Sabeur Elkosantini

Informations générales

Sabeur Elkosantini
Grade

Maître de conférences

Biographie courte

Sabeur Elkosantini is a university lecturer and researcher in computer science, with expertise in artificial intelligence, distributed systems, and multimodal data fusion. He has supervised several PhD theses in areas such as intelligent transportation systems, logistics, and digital health. Actively involved in digital transformation initiatives, he founded and coordinates an innovation hub  (Innotech, FSEG Nabeul) that bridges academia and industry. His expertises cover data quality, MLOps, and interoperability of information systems. His work lies at the intersection of research, teaching, and applied innovation, supporting both public institutions and private companies.

Publications

  • 2024
    Rihab Chaouch, Jihene Tounsi, Issam Nouaouri, Sabeur Elkosantini

    Mixed Integer Programming For Patient Admission Scheduling in Hospital Network

    This work presents a mixed-integer programming model to optimize patient admission scheduling in hospital networks, with the aim of improving bed assignment and coordination of care., 2024

    Résumé

    The Patient Admission Scheduling (PAS) process involves efficiently managing the admission of patients to specific beds within relevant departments while addressing all their medical needs over a defined time horizon. This study delves into PAS within hospital network, emphasizing the collaborative nature of their interactions. Collaborative interactions are a common challenge in hospitals, where they need to collaborate and share resources to allocate patients to a limited number of beds within a specified timeframe, ensuring all necessary medical conditions are met. To address this challenge, a mixed-integer mathematical programming model for the PAS problem within hospital network is proposed with the aim of minimizing a weighted sum of unsatisfied constraints.

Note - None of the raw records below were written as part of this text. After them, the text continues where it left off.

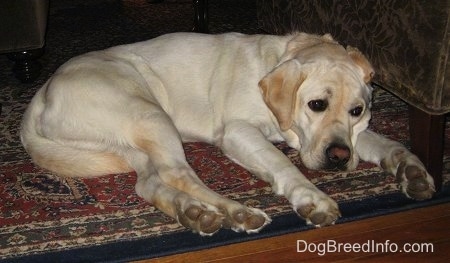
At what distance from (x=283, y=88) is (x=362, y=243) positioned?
2.37 feet

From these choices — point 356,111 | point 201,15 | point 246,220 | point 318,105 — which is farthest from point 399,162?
point 201,15

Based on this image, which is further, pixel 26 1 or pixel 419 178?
pixel 26 1

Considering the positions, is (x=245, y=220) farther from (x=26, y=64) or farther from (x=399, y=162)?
(x=26, y=64)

  • Arwa Kochkach, Saoussen Bel Haj Kacem, Sabeur Elkosantini, Wonho Suh, Seongkwan M. Lee

    On the Different Concepts and Taxonomies of eXplainable Artificial Intelligence

    In : International Conference on Intelligent Systems and Pattern Recognition. Cham : Springer Nature, 2023, 75-85., 2023

    Résumé

    Presently, Artificial Intelligence (AI) has seen a significant shift in focus towards the design and development of interpretable or explainable intelligent systems. This shift was boosted by the fact that AI and especially the Machine Learning (ML) field models are, currently, more complex to understand due to the large amount of the treated data. However, the interchangeable misuse of XAI concepts mainly “interpretability” and “explainability” was a hindrance to the establishment of common grounds for them. Hence, given the importance of this domain, we present an overview on XAI, in this paper, in which we focus on clarifying its misused concepts. We also present the interpretability levels, some taxonomies of the literature on XAI techniques as well as some recent XAI applications.

  • Houyem Ben Hassen, Jihene Tounsi, Rym Ben Bachouch, Sabeur Elkosantini

    Case-based reasoning for home health care planning considering unexpected events

    IFAC-PapersOnLine, 55(10), 1171-1176, 2022

    Résumé

    In recent years, Home Health Care (HHC) has gained popularity in different countries around the world (e.g. France, US, Germany, etc.). The HHC consists in providing medical services to patients at home. During the HHC service, caregivers’ planning may be disrupted by some unexpected events (e.g. urgent request, caregiver absence, traffic congestion, etc.), which makes HHC activities infeasible. This paper addresses the daily HHC routing and scheduling problem by considering unpredicted events. To solve this problem, we propose a Case-Based Reasoning (CBR) methodology. Our purpose is to create the HHC case base which contains the knowledge about the perturbation.